Sorry, wollte dich nicht verwirren. EDM (= External Device monitoring, RFK ist auch eine Art EDM) und HFT (= hardware fehler toleranz) Abk. kommen aus andere Normen (IEC62061 bzw. IEC61508). Da ich mich mit Sicherheitskomponenten beschäftige, schwirren die auch in meinen Kopf rum.

Aber mit CCF solltest Du was anfangen können
CCF = Common Cause Fehler siehe anhang F der Iso13849-1; bezeichnen Fehler gemeinsamer Ursache die auf beide Kanäle wirken und gleichzeitig beide Kanäle zum Ausfall bringen können. Bsp: Zwei in Reihe geschaltete Schließer schalten eine spannung weg. Alles schön zweikanalig redundant und und per RFK  überwacht angesteuert. Jetzt tritt irgendwo im Abschaltkreis ein saftiger Kurzschluss auf, der Strom fließt durch beide Schließer, die Kontakte verschweißen beide.. wird als 1 Fehler betrachtet.

Also ne Schulung würde ich Dir auch sehr an Herz legen, gerade für den Einstieg immens wichtig. Sonst werden dir nur Begriffe, Abk, Normen usw. um die Ohren gehauen, so das man nix versteht (ging mir genauso, aber ich kann ja immer die Jungs und Mädels von TÜV/ BGIA fragen, die wir quasi ständig im Haus haben)

Zu Kategorien.  Ich vermutete die Kat3, da alles 2kanalig aufgebaut wurde. Die verwendeten Kategorien und Performance Level müssen laut ISO den Anwender angegeben werden. Was steht in der offiziellen Doku?
Ob deine Anlage Kat3 erfüllt, kann ich natürlich nicht beurteilen. Aber Kat3 ist nicht gleich Kat3 ;-)

Nach  ISO13849-1 können Sicherheitsfunktionen (kürze ich ab jetzt mit SF ab) der Kat3 unsicherer als SF der Kat1 sein. Kat3 Anlagen können Pl-a bis Pl-e besitzen! 

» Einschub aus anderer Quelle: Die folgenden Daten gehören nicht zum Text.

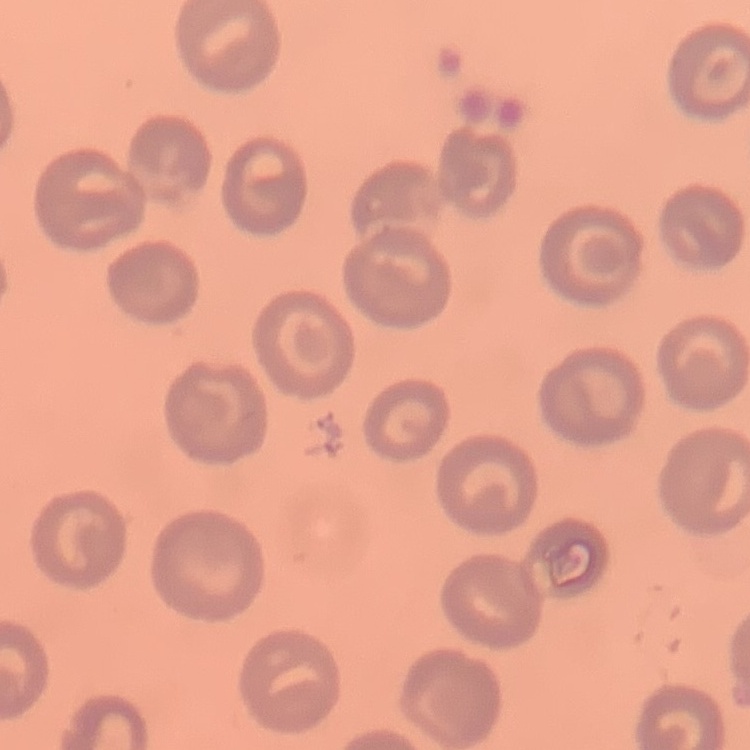

{
  "red_blood_cell_morphology": "no rouleaux formation",
  "image_type": "one tile cut from a larger photomicrograph",
  "preparation": "thin peripheral smear",
  "stain": "Field's or Giemsa"
}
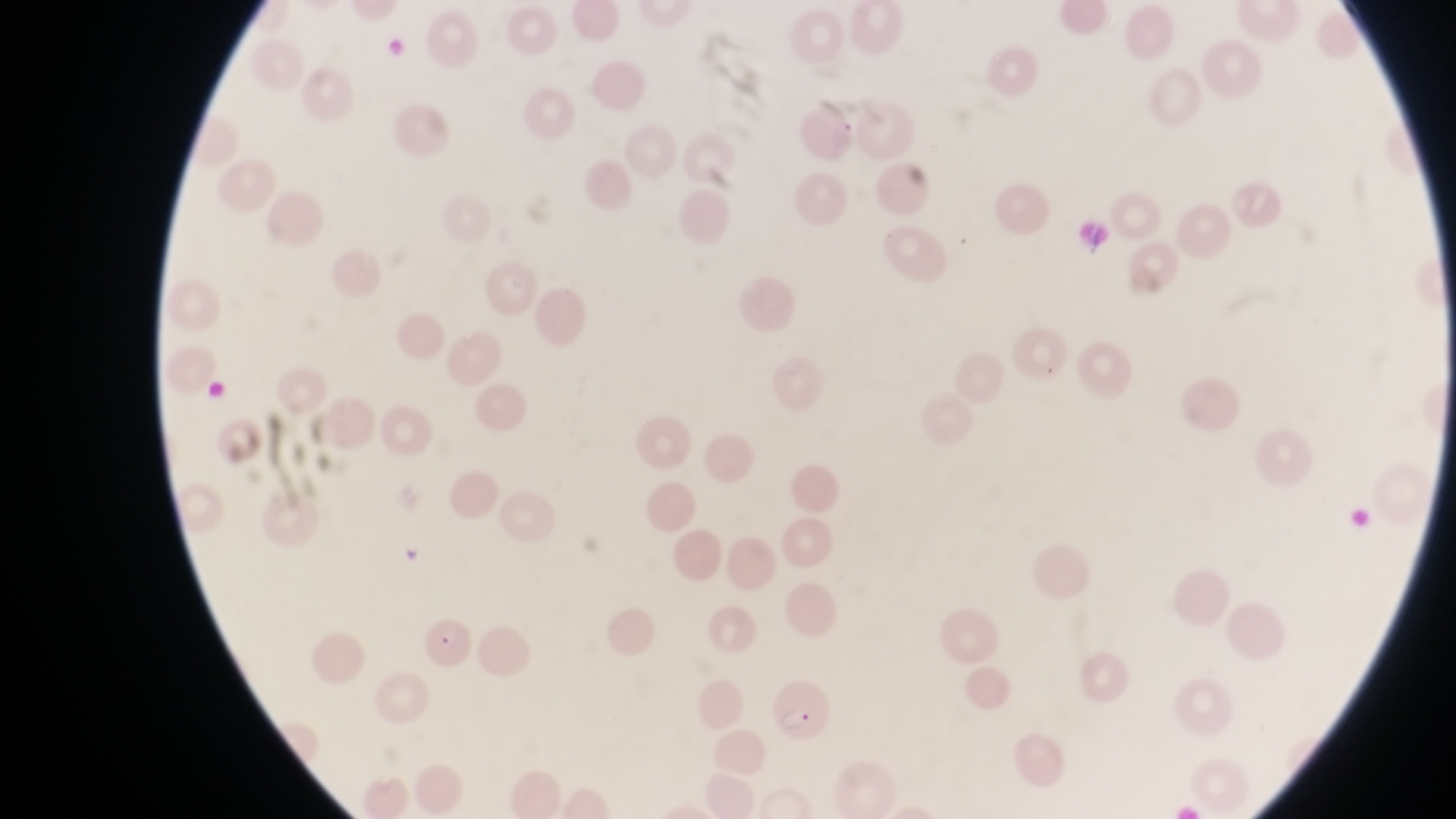
capture: smartphone photograph through the eyepiece of an Olympus CX-23 microscope
field_of_view: single
parasitised_red_blood_cell_locations: 'approximate bounding boxes as {left, top, right, bottom} in pixels: {419, 617, 477, 667}, {769, 680, 836, 744}'
preparation: thin blood smear
magnification: 1000x
image_size: 1456×819 pixels
country: Uganda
Name the cell type shown.
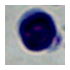

A leukocyte.

Photomicrograph. 1000x magnification.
Name the cell type shown.
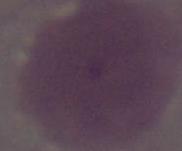

This is an erythrocyte.

Summary:
  - Magnification: 1000x
  - Modality: photomicrograph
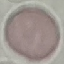

Summary:
  - Malaria status: uninfected
  - Capture: smartphone camera at the microscope eyepiece
  - Preparation: thin blood smear
  - Stain: Giemsa
  - Image type: automatically extracted cell patch, resized to 64 × 64 pixels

Schaue dir in der 13849 unter 6.2.6 die anforderungen für kat3 an : 
- Anforderungen nach Kat B und Anwendung bewährter Sicherheitsprinzipien
- 1 Fehler darf nicht zum Verlust der SF führen => deshalb die Empfehlung einer zweikanaligen Struktur
- DCavg mindestens 60% oder besser
- MTTFd jedes Kanals muss niedrig bis hoch sein
- CCF Maßnahmen
=> aber Mehrfachfehler können zum Verlust der SF führen!

Durch den DC und MTTFd Werte wird ein PL bzw. PFH-Wert erreicht. Bei Kat3 ist DCavg=60% Pflicht. Du erreichst damit bei ca 4J MTTFd/Kanal schon PL-b, mit 11J  Pl-c und mit 24J Pl-d. Kannst Du schön in der Tabelle K1 in der 13849 sehen.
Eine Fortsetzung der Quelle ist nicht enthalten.